begin Records to use

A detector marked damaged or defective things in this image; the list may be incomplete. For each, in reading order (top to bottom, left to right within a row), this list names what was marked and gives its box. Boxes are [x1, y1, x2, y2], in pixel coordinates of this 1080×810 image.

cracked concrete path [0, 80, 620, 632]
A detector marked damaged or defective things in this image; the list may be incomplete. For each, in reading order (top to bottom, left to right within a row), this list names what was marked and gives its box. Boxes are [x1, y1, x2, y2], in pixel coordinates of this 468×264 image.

end Records to use
begin Records to use

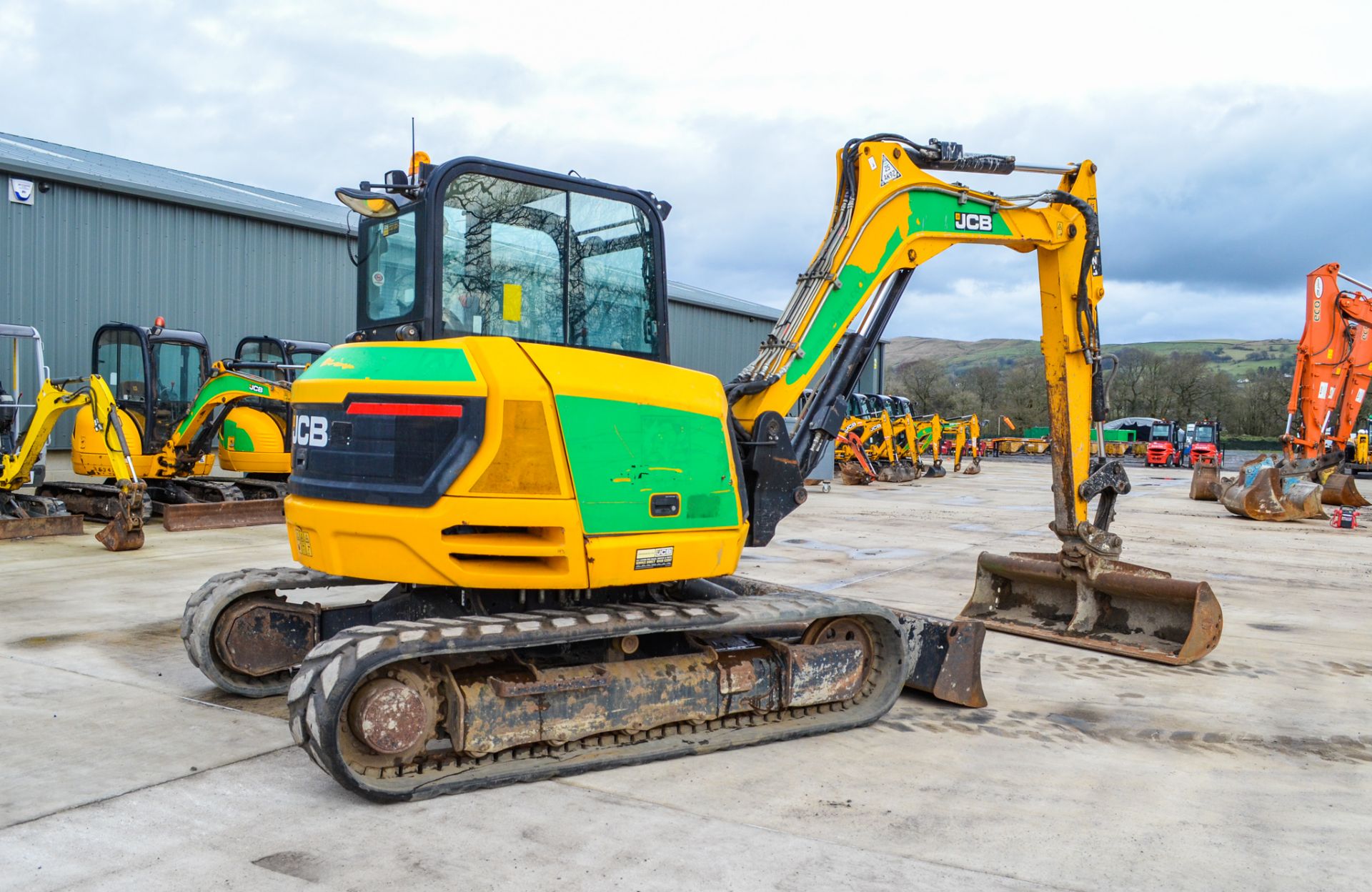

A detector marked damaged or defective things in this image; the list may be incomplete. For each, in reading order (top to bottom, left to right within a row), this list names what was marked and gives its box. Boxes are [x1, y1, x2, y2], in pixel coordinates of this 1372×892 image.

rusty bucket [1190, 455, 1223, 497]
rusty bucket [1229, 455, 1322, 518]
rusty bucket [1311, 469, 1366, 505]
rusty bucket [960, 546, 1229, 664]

end Records to use
begin Records to use

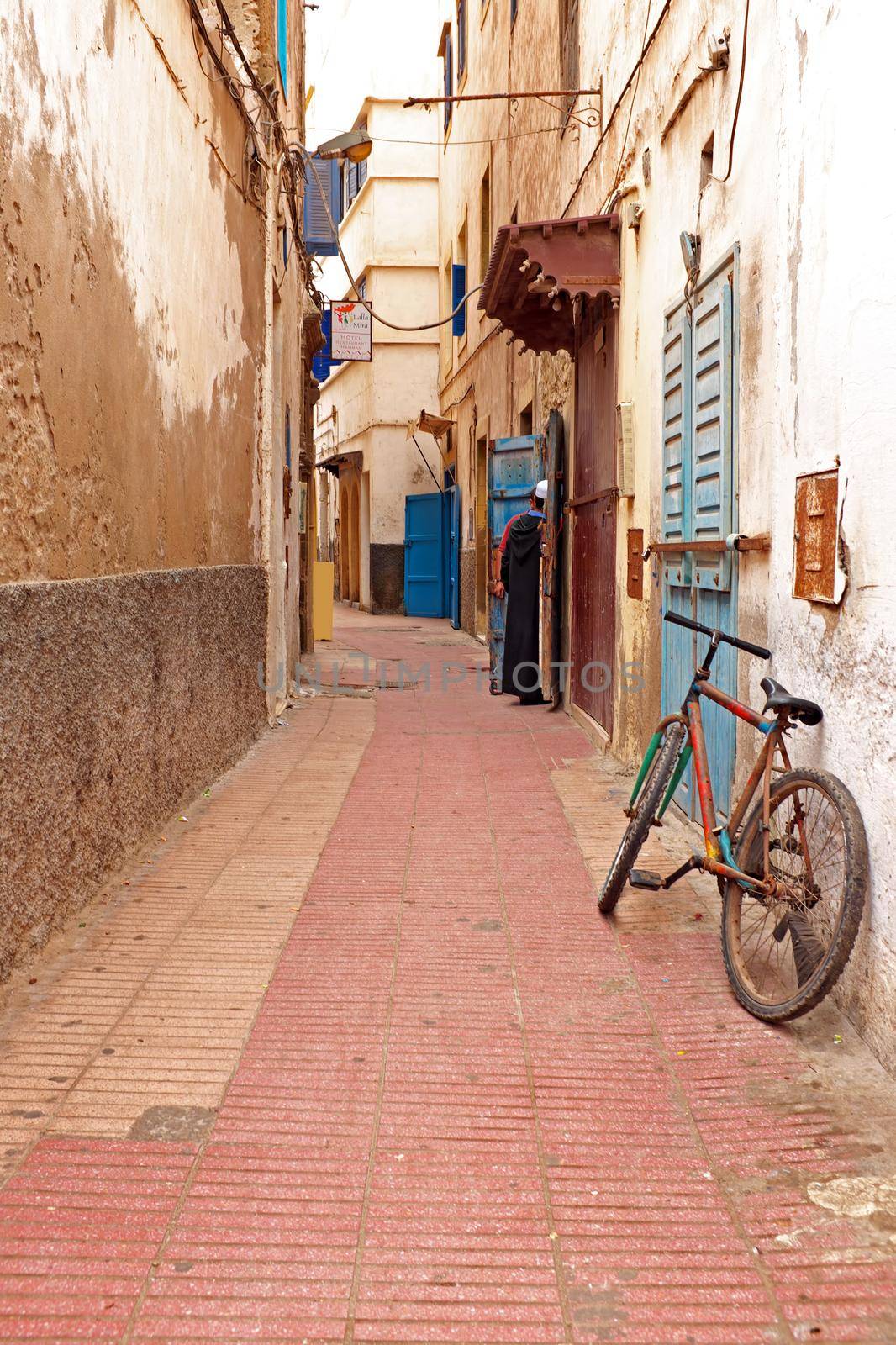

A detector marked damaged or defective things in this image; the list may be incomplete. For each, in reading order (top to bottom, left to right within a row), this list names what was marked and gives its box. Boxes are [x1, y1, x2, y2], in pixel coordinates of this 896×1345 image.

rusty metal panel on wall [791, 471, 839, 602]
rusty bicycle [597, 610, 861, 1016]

end Records to use

Copy out the material word for word, from the line containing "this 1080×810 image." through the line containing "cracked concrete path [0, 80, 620, 632]", including both of those lines and nothing else.

**Exercise output:**
A detector marked damaged or defective things in this image; the list may be incomplete. For each, in reading order (top to bottom, left to right within a row), this list names what was marked and gives its box. Boxes are [x1, y1, x2, y2], in pixel coordinates of this 1080×810 image.

cracked concrete path [0, 80, 620, 632]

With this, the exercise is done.